Do lawyers slip the surly bonds of self interest when they work for free? Does the logic of agency and agency cost evaporate? Chief Judge Jacobs of the Court of Appeals for the Second Circuit thinks not. (Download 20081023_DJProBonoSpeech.pdf).
Dean Irwin Chemerinsky of the UCI School of Law disagrees. He thinks Jacobs's claims "a slap in the face from a person of enormous power and influence." Presumably he will issue a challenge and we may repair to Weehawken to sort this out.
Judge Jacobs makes some good points it would be better to acknowledge than to disparage as an insult. Dean Chemerinsky's reply makes some good points of its own that qualify Jacobs's thesis in important ways. Scorecard beneath the fold.
Here is Judge Jacobs's nutshell summary of his thesis:
"much of what we call legal work for the public interest is essentially self-serving: Lawyers use public interest litigation to promote their own agendas, social and political--and (on a wider plane) to promote the power and the role of the legal profession itself. Lawyers and firms use pro bono litigation for training and experience. Big law firms use public interest litigation to assist their recruiting--to confer glamor on their work, and to give solace to overworked law associates."
A lot of what Judge Jacobs says here is true. "Self-serving" seems a poor choice of words in the sense that "impact" litigation (a very unfortunate term) affects many people beyond the lawyer pursuing it. That is the whole point. But why deny that many people do pro bono work because they personally care a lot about some issue? Are they more virtuous if they don't care? Dean Chemerinsky's list of his own pro bono work evinces an obvious (and, in my view, laudable) concern for prisoners and Guantanamo detainees. Good for him.
It is also true that law reform efforts may turn to the courts because of dissatisfaction with the political process and that a predictable effect of such efforts is to increase the power of courts relative to other government institutions. I don't see the point of denying that, much less of denying the true points that firms use pro bono as recruiting and (to a lesser extent, I think) training tools.
Dean Chemerinsky thinks Judge Jacobs is wrong to point out these facts because doing so might give solace to lawyers uninterested in doing pro bono work. But it does not follow that what Judge Jacobs said is wrong, and that is more important. I do not think he should be condemned for telling the truth on these points on the ground that someone might believe it. Indeed, his speech reminded me of an article by Edgar and Jean Camper Cahn, important figures in anti-poverty lawyering in the 1960s and 1970s, entitled "Power to the People or to the Profession?—The Public Interest in Public Interest Law," 9 YALE L.J. 1005 (1970). At least Judge Jacobs didn't question whether there would be as many public interest lawyers if the VISTA draft deferment were repealed.
Having said that I also don't see why Judge Jacobs' remarks should dampen enthusiasm for such work.
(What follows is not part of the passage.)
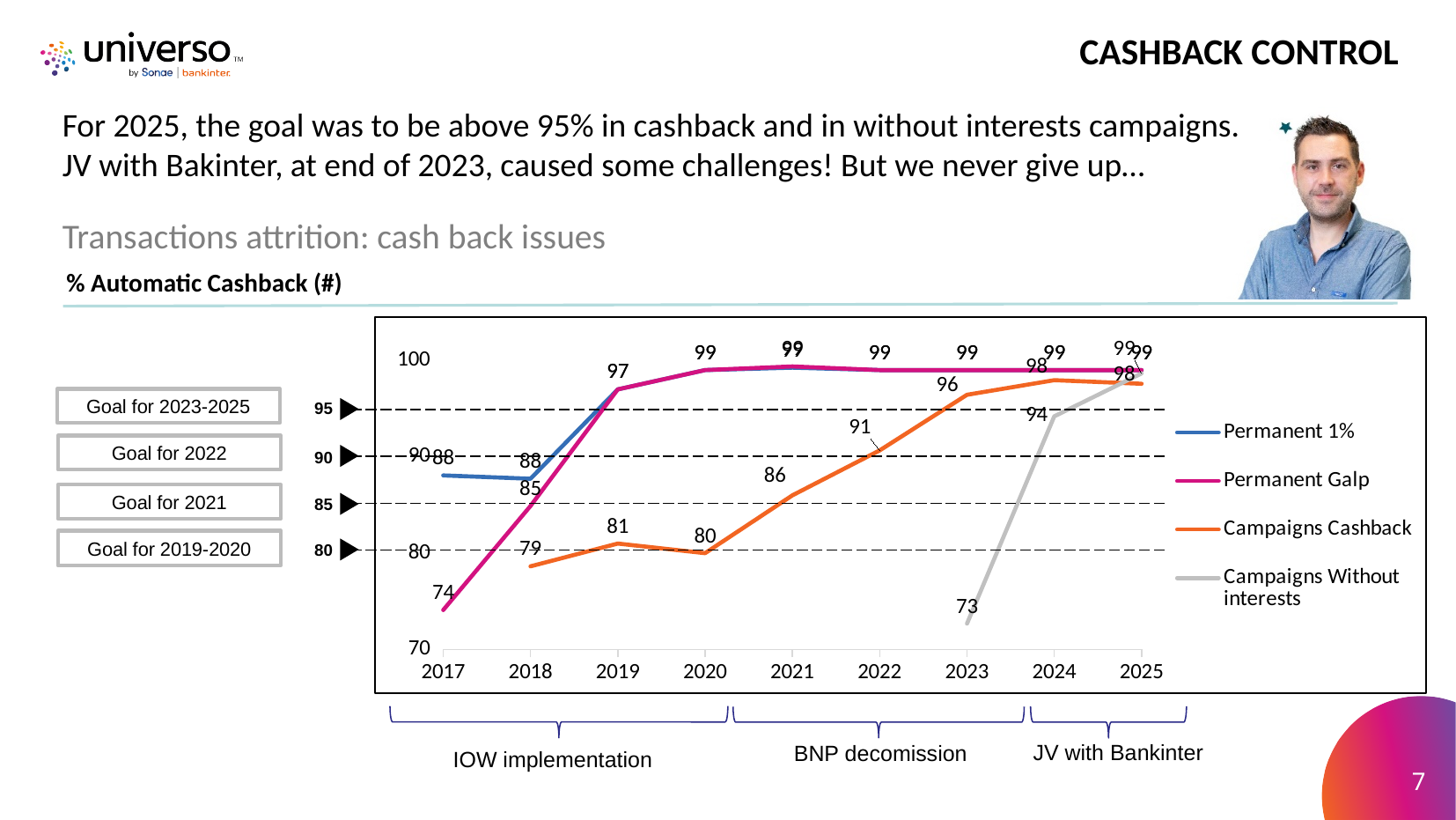
In 2018, which is higher: Permanent 1% or Permanent Galp? Permanent 1% Is the value for Campaigns Cashback in 2021 greater or less than 90? less How many series does the legend list? 4 What is the value for Permanent Galp in 2017? 74 By how much did Campaigns Cashback increase from 2022 to 2023? 5 What is the value for Campaigns Without interests in 2024? 94 In which year is Campaigns Cashback at its lowest? 2018 How many years are shown on the x axis? 9 What is the value for Campaigns Without interests in 2023? 73 Does Campaigns Cashback rise or fall from 2020 to 2023? rise What type of chart is shown on the slide? line chart What is the value for Campaigns Cashback in 2022? 91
For one thing, what's so bad about acknowledging that you might personally enjoy pro bono work? Since when is "There's Nothing In It For You" an effective recruiting slogan? (Note to the ACS: distribute this speech at your next meeting as a way to fire people up about pro bono work.) For another, Judge Jacobs praises certain types of pro bono work--what would be called casework in the old casework vs. law reform debate. He favors:
"wills for the sick, corporate work for non-profit schools and hospitals, and the representation of pro se litigants whose claims have likely merit. (Perhaps less is done in the way of assistance to small businesses and individuals who could use help in coping with the web of regulation they encounter.) My colleague, Judge Robert A. Katzmann, has called for lawyers to step forward to assist aliens who are working their way through our immigration system, and I subscribe entirely"
What's not to like?
Part of this debate is about the traditional casework vs law reform. On that debate both Judge Jacobs and Dean Chemerinsky have something useful to say. As I recall, anti-poverty law reform efforts were not durable successes. Judges tended not to try to force assistance payments and when they struck down particular restrictions they often prompted backlash. Lots of transaction costs with no payoff is not a recipe for success anywhere.
But not all such efforts are wasteful. The claim that law reform efforts are antidemocratic loses much of its force on topics where democratic processes work poorly. Where that is the case and where the relevant institutions are likely to implement judicial decrees faithfully (without having to impose taxes) law reform effort can produce net gains. Litigation over prison conditions, an example Professor Chemerinsky offers from his own work, probably fits this bill.
Perhaps the debate offers some ground for agreement: Pro Bono work is not inherently good or bad; it can be invaluable or wasteful. The trick is to direct efforts to areas where the work is likely to pay off both for the lawyers involved and, on a net basis, for society. I would like to think Judge Jacobs and Dean Chemerinsky would agree.